8. After hearing rival contentions, we find that the Revenue authorities have not properly understood the nature of business of the assessee. The assessee submitted the following note to explain its nature of business:-

“The appellant is engaged in the business of jobbing/arbitrage activities.This jobbing or arbitrage is not defined in the Act but referred in clause (c) of section 43(5) of the Act. In this activity a trader takes the advantage of variation of price quote of same scrip at two different exchanges i.e. the purchase of securities on one market for immediate resale on another market in order to profit from a price discrepancy.

For example: the trader purchases the scrip at one exchange say Bombay Stock Exchange where the price quote is lower and sells the same script on another exchange say NSE where the price quote is higher. Later during the same day, he may get further opportunity to square off such transactions in the particular exchange to avoid delivery of shares. But if he does not get this opportunity to square off in any of the exchange then either has to take the delivery or offer delivery of that scrip. In this activity he earns the difference between two exchanges.

An important factor to carry out such transactions is that the trader should have that scrip in stock, so incase if he has to deliver the share he can do at one exchange and take delivery at other exchange, in case if he could not square off this transaction.

Hence during the normal course of business, the appellant had to settle some of the transactions on the same day without affecting any delivery, and for such transactions he had accounted for the net amount of purchase and sale i.e. Net Profit / Loss of transactions under the head “Jobbing Profit & Loss Account”

During the year the appellant carried out such transactions in various scrips, which he was holding in stock, between NSE & BSE. Now wherever he could square off the transactions, he has shown the net result in jobbing account and for transactions where he has to affect delivery, he shown them under sale & purchase. The transactions carried out by the appellant can be illustrated as follows:

Scrip NSE BSE Result
Scrip 1 +100 @ 102 -100 @ 105 Profit of Rs. 3
Scrip 1 -100 @ 101
Exchange wise Result Loss of Re.1

 

Profit of Rs. 4

(assuming

stock cost

of Rs. 10)

 In the above instance, the appellant in first transaction earned a profit of Rs. 3/-, which he has accounted under sale & purchase account (delivery transaction) but the Ld A 0 has not allowed set off of loss of Re. 1/- (incurred in squaring off the transaction) against the profit of Rs. 3/-, which is part of same arbitrage activity and entered with a motive to hedge the loss against the stock in hand.
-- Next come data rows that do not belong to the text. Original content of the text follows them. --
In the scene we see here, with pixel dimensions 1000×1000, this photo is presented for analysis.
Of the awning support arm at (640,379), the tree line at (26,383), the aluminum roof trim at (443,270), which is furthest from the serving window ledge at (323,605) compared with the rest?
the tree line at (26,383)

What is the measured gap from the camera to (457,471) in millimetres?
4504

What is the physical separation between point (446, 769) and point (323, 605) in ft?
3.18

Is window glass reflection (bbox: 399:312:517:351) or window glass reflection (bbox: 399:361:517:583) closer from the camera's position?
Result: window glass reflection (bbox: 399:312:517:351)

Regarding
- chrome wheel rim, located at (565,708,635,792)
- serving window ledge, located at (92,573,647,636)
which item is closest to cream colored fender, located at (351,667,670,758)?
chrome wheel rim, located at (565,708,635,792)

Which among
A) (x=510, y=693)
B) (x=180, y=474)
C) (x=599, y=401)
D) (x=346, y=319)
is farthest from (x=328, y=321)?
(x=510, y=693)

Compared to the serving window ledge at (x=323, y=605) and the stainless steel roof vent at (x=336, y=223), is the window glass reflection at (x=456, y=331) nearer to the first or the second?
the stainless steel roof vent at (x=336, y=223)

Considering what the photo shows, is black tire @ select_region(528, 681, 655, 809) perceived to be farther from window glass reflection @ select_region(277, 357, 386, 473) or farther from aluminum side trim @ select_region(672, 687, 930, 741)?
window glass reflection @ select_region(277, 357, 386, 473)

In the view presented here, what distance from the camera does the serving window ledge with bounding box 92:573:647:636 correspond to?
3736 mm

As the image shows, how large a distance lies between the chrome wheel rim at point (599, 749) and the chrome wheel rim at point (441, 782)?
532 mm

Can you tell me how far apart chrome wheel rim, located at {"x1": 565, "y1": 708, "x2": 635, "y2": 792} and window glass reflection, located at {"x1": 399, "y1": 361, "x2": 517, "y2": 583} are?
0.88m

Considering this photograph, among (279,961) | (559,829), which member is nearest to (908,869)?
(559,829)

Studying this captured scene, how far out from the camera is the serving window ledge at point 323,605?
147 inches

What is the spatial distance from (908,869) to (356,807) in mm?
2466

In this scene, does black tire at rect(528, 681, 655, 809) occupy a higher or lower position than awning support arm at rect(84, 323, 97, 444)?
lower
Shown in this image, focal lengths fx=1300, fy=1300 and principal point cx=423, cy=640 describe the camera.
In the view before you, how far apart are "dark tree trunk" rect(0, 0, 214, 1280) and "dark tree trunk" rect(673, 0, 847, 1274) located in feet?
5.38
This loss of Re. 1/- is part of normal arbitrage business but since the appellant has shown it separately, set off was denied.

A single transaction cannot be accepted in part as speculative transaction and part in non speculative transaction. At the most A 0 can treat net result as speculation income /loss after setting off the other leg of the transaction. But in the case of appellant net result is profit hence no dis allowance can be made. Therefore considering the provisions of section 43(5). Your Honours are requested to kindly treat  the entire arbitrage activity as single business activity and allow set off of all the arbitrage transaction with each other. The Ld A 0 can verify all the transaction which are carried out under arbitrage activity.”

9. In our considered opinion, the Assessing Officer has to consider the composite transaction. The first appellate authority was wrong in his finding on applicability of explanation to section 43(5). Thus, we vacate this finding.

10. As the nature of business has to be understood in the proper perspective considering the business strategy of the assessee and as the composite transactions of both NSE and BSE have to be taken into account, we set aside the matter to the file of Assessing Officer for adjudication afresh in accordance with law. This ground is, thus, allowed for statistical purposes.

11. In the result, assessee’s appeal is partly allowed.

12. To sum up, Revenue’s appeal is dismissed and assessee’s appeal is partly allowed.